The skies are falling.
But, you say, Porsches are amazing. Their have a long and remarkable history of performance, design and innovation. For years, the Porsche marque has symbolized luxury, wealth and speed. Porsches routinely win races all around the world and their styling rivals the silhouette of Swedish models. How could you not want a Porsche?
Let me explain.
I’ve been a car enthusiast my entire life. From the very first 1957 Corvette convertible that I coveted from the tender age of four, cars have been a constant companion in what I wrote, what I read and where I went on the weekends. Twenty years after spying that first ‘Vette, my love for the industry and the hobby had grown into a profession – stronger and more embraced than ever.
The thing is, I’ve always been a specific kind of car lover. A New Jersey native, I was raised on the muscle car and hot rod diet, fed street performance and Americana for breakfast, drag racing and aftermarket customization for lunch. I reveled in the grease stained world that was American power at its finest, craved classic Camaros and celebrated the muscle car resurgence this past decade.
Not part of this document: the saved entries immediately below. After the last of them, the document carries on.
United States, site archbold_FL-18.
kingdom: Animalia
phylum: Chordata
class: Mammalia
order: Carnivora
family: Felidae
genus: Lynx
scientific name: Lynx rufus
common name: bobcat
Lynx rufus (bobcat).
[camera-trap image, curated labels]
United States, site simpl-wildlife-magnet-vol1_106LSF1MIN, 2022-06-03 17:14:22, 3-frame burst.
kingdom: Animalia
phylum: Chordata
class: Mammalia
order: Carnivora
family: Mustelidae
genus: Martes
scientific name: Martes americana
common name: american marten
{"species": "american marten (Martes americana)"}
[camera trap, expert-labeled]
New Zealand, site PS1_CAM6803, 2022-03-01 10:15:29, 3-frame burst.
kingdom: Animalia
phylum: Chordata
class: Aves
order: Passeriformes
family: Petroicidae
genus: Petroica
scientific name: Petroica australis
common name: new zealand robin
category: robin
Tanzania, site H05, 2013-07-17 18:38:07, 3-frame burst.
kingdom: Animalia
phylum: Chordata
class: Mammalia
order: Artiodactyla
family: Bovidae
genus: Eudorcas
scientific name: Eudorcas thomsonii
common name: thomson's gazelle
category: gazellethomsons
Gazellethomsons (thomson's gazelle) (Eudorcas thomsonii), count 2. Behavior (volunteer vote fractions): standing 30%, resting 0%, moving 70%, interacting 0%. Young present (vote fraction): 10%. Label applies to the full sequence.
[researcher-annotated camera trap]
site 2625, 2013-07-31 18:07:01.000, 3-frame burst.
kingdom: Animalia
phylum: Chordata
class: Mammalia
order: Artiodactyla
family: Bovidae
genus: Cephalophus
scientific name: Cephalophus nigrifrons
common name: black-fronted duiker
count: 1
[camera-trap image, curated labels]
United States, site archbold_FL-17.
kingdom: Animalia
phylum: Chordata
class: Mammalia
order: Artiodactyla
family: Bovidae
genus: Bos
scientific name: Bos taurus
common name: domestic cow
Certainly, I didn’t exclude other classic cars. In fact, many of them stood proud beside the six Camaros in my fantasy garage. I wanted Alfas and Fiat Roadsters, used the elegant curves of Mercedes Gullwing doors as my computer background. I learned about all cars equally, dreamed of driving the Amalfi Coast in a Spitfire or taking a Volkswagen Bus through the Redwoods. Fantasies churned through car company and country of origin, but still I came back to my beloved muscle cars, like returning home after a trip abroad.
Porsche was never excluded from these lessons. As an automotive enthusiast, I know full well the impact of the Porsche marque on the car world. The Porsche brand is legion, and for good reason. Objectively, I understood the truth of this, respected the marque for its impact on the classic car and modern car worlds, and moved on. Because Porsche wasn’t for me. I wasn’t their target demographic and they weren’t my target product. I never wanted a Porsche.
Because the moment I realized that I could see myself driving around in one of the most popular sports cars ever produced, was the moment I realized I had evolved as a car enthusiast.
Perhaps some of the rebel in me had grown up. The raw power of early muscle cars enticing to an emotional teenage soul who wanted nothing more than to burn rubber as fast and rough as I could. It’s possible that I’ve outgrown that desire. It’s more like that the journey from my early teen years to the ripe old age of twenty-four has both made me more susceptible to marketing of the Porsche lifestyle, and opened my mind to the potential of what a car like that can be. For me. That’s something I never thought I’d say.
Ultimately, cars prove a timeline to our lives. They record our earliest driving days, the road trips and significant others that filtered in and out of our lives. They are memories about where we lived and, fundamentally, who we were at the time. Realizing that a dyed in the wool muscle car girl could actually picture herself behind the wheel of a Porsche, well, that’s a marker too – a sign post that, while I’ll never give up the American muscle completely, I might actually like a little finesse, a little subtlety to go with my performance. Maybe I don’t want that burning rubber roughness all the time.
I’m still a Corvette and Camaro kind of girl. I’ll always be. But as my tastes and interests in the automotive world evolve, I now believe I can also be a Porsche girl too. For now, I’m content to be both. One thing’s for certain, though, I’ll never want a Bentley.